ASSIGNMENT
Every entry is to be reproduced word for word, but the images are not.

SOURCE MATERIAL
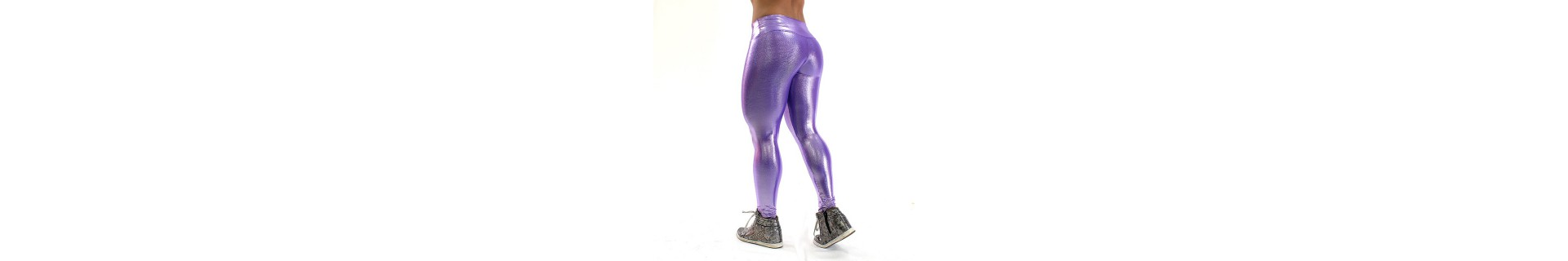 Shiny leggings. Elastic and breathable even in fake leather and latex.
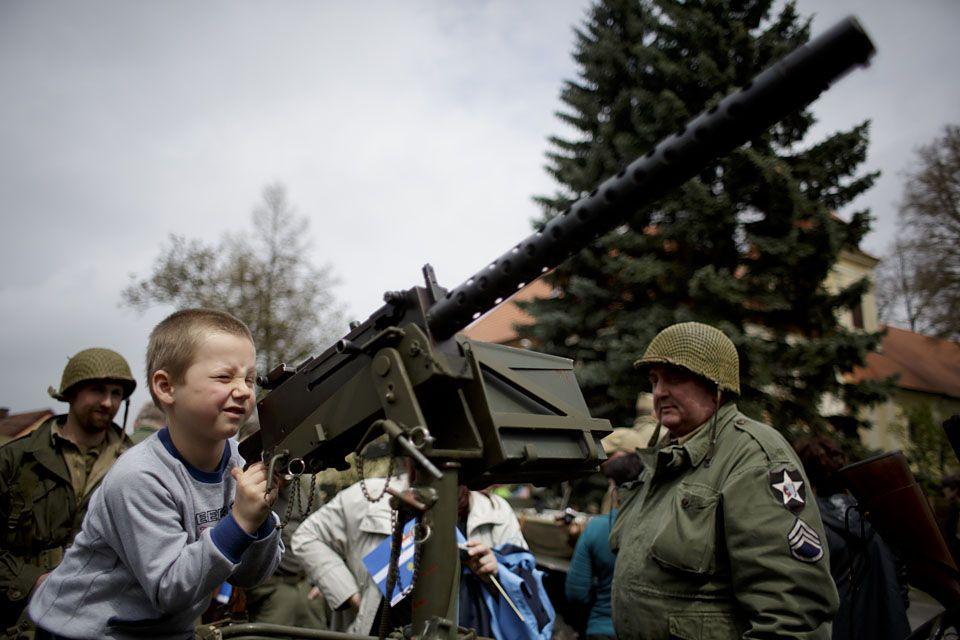 gyerek katona (gyerek katona)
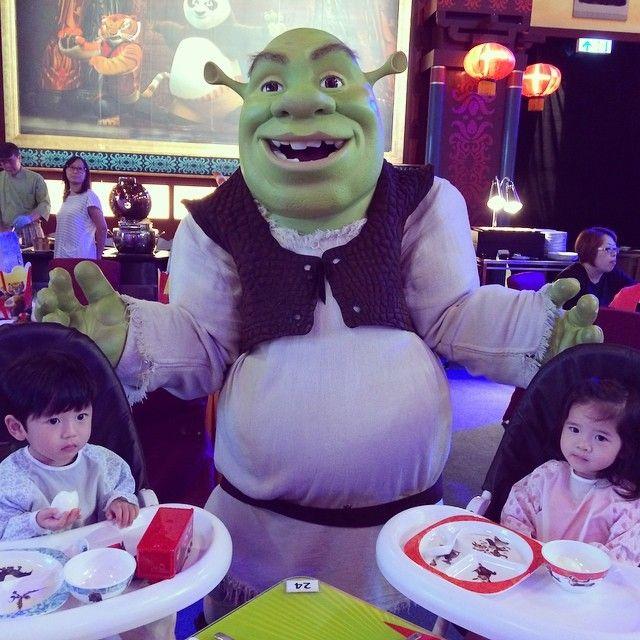 The adorable twins - #Jesper & #Chelsea having Shrekfast with Shrek!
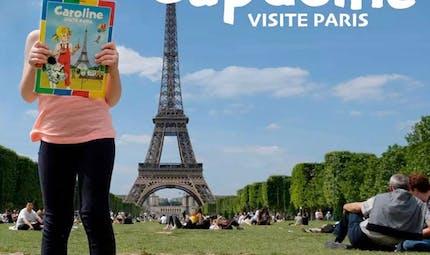"""Génial : Ce papa reproduit l'album dessiné """"Caroline visite Paris"""" avec sa fille de 4 ans"""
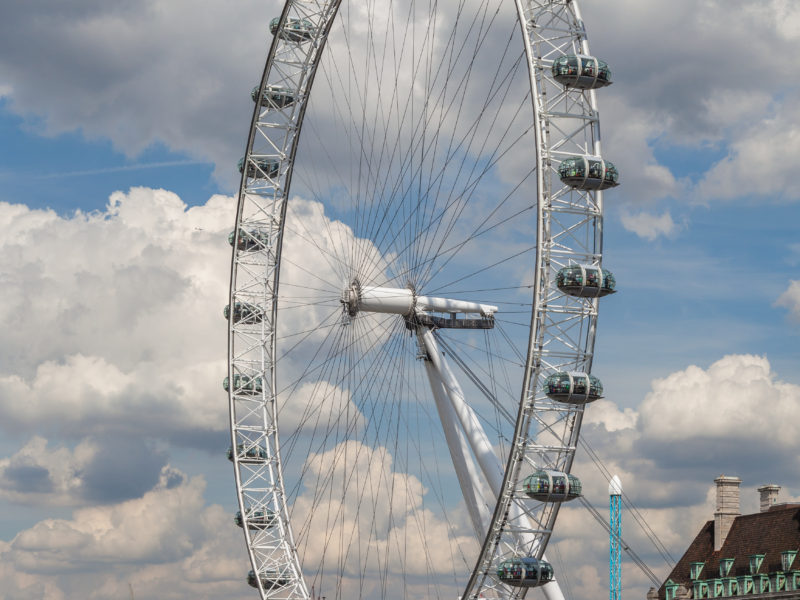 THE LONDON EYE : THE WORLDS TALLEST CANTILEVERED OBSERVATION WHEEL
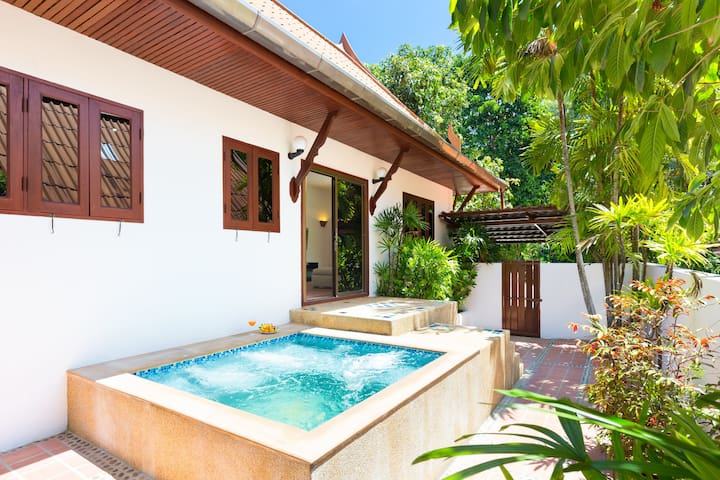 Thai Villa, Jacuzzi☀️Nature☀️2 Bdms, 500m to Beach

EXERCISE OUTPUT
 Shiny leggings. Elastic and breathable even in fake leather and latex.
 gyerek katona (gyerek katona)
 The adorable twins - #Jesper & #Chelsea having Shrekfast with Shrek!
"""Génial : Ce papa reproduit l'album dessiné """"Caroline visite Paris"""" avec sa fille de 4 ans"""
 THE LONDON EYE : THE WORLDS TALLEST CANTILEVERED OBSERVATION WHEEL
 Thai Villa, Jacuzzi☀️Nature☀️2 Bdms, 500m to Beach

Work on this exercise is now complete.